[CentralOH] Automated Patches

Mon Oct 29 21:53:34 CET 2012

On Thu, 25 Oct 2012 15:48:16 -0700, Austin Godber <godber at gmail.com> wrote:

> I am not sure if I have fully grokked your problem, ... 

I am archiving data files as originally received. 
It is a requirement to preserve the original files 
as received, regardless of how good or bad they are. 
They are all compressed. There are many files. 
Some of them are around 1/2 Gigabyte. 
We have enough data that we have to move files that are not 
likely to be needed, from production servers, to off-line 
storage. 

Some of the data files have some bad content, 
and the corrections to the (uncompressed) content are tiny, 
so diffs are a nice way to keep track of corrections, 
using little extra storage while preserving the original 
(bad) files. 

Conventional version control systems don't seem to be a good 
fit. Many don't handle compressed files well.

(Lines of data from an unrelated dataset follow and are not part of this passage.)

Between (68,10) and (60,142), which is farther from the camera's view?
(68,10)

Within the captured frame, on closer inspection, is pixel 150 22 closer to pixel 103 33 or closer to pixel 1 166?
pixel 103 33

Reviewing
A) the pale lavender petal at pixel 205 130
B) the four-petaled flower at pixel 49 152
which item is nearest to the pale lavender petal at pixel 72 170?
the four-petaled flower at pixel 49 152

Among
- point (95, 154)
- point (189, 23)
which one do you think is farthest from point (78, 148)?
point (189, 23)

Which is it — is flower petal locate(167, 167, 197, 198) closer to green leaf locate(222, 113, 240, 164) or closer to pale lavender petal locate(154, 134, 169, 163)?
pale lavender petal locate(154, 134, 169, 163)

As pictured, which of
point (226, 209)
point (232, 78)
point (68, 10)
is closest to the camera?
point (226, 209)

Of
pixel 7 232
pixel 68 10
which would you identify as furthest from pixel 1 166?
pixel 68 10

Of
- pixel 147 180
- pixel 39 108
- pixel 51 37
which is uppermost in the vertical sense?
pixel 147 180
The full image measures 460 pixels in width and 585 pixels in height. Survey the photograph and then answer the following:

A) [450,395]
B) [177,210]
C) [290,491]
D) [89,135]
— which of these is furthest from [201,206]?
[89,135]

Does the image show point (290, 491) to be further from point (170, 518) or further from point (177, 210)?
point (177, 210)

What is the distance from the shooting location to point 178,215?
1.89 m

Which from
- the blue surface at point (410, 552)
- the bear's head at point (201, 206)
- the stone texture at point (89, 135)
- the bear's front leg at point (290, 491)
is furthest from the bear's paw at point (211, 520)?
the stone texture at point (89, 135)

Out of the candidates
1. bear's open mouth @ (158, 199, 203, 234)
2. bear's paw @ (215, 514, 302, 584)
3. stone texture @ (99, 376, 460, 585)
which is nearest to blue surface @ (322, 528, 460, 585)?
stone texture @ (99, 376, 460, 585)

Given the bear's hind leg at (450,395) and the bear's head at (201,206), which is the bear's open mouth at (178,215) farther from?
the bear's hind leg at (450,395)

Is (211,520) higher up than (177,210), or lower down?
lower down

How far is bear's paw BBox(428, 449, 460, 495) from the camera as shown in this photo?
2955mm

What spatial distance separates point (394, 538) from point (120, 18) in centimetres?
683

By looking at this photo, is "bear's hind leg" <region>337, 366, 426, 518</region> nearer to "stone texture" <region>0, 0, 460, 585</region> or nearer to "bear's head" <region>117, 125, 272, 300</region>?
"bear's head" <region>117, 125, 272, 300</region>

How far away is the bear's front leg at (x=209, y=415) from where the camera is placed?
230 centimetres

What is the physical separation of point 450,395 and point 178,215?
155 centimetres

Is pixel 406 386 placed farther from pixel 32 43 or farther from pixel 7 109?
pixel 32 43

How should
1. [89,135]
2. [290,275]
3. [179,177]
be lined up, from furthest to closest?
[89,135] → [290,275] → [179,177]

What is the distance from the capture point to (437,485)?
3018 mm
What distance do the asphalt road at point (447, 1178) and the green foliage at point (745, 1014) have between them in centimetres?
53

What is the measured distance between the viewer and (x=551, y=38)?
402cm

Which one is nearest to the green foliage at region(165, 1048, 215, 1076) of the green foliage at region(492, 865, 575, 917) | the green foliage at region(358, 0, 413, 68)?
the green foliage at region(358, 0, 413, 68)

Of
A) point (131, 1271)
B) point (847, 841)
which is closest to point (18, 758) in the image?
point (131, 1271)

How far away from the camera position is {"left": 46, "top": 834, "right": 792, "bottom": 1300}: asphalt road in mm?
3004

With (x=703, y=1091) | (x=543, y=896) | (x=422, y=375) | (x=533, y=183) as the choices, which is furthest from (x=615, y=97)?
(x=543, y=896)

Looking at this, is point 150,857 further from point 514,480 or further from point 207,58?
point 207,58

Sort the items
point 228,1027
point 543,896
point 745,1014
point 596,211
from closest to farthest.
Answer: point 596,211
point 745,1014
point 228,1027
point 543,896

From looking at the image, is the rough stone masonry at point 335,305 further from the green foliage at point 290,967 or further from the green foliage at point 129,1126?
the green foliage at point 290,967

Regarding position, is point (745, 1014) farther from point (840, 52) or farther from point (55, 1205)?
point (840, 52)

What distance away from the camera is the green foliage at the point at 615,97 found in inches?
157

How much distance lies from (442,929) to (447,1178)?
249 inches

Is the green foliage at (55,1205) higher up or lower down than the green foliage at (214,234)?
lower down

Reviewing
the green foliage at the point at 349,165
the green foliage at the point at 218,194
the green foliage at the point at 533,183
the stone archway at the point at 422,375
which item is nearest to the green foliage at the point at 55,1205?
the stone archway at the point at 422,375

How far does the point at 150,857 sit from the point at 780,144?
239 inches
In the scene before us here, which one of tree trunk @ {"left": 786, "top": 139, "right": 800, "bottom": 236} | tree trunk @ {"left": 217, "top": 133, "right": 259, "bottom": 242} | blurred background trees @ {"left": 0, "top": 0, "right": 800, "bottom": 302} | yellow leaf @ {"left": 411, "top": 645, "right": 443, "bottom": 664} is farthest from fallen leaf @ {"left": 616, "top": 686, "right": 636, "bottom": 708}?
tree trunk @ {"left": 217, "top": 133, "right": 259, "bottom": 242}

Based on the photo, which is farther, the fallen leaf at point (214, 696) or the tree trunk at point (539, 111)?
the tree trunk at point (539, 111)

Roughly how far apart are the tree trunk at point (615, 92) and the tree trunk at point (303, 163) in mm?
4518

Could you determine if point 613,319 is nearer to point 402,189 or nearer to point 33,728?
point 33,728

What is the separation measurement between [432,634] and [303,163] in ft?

I don't know 
how well they would handle moving older data to off-line 
storage. 

I'm looking for a Pythonic way to automate the application of an 
individual patches, when they exist, without modfying, creating 
or renaming any files[2]. Pipes are good, whether ala Unix, 
or within Python[1]. 

Instead of using open(filename), I would call open_patched(filename)
which would look for both filename and filename + '.patch'. 
If both files exist, open_patched would return a file-like object 
that would yield the output of something like[3]

   cat $filename | patcheroo filename+'.patch'

otherwise open_patched() would work just like open(), 
returning a file-like object for just filename. 

[1] http://mail.python.org/pipermail/centraloh/2012-August/001369.html
    Thanks again Neil. 
[2] Of course, I could copy or write the uncompressed file in some 
    temporary directory, modify it, consume it, then delete it. 
    It'd be nice if to avoid having temporary files by using 
    pipes or pipe-like goodness instead. 
    The patch command might require temp files. 
[3] I use the ficticious patcheroo which uses stdin for 
    the unpatched data, and stdout for the patched data, 
    to avoid dealing with patch's grammar and behavior. 
[4] And now for something completely different. NATs are good. 
    http://www.youtube.com/watch?v=v26BAlfWBm8 
    Thanks Rick.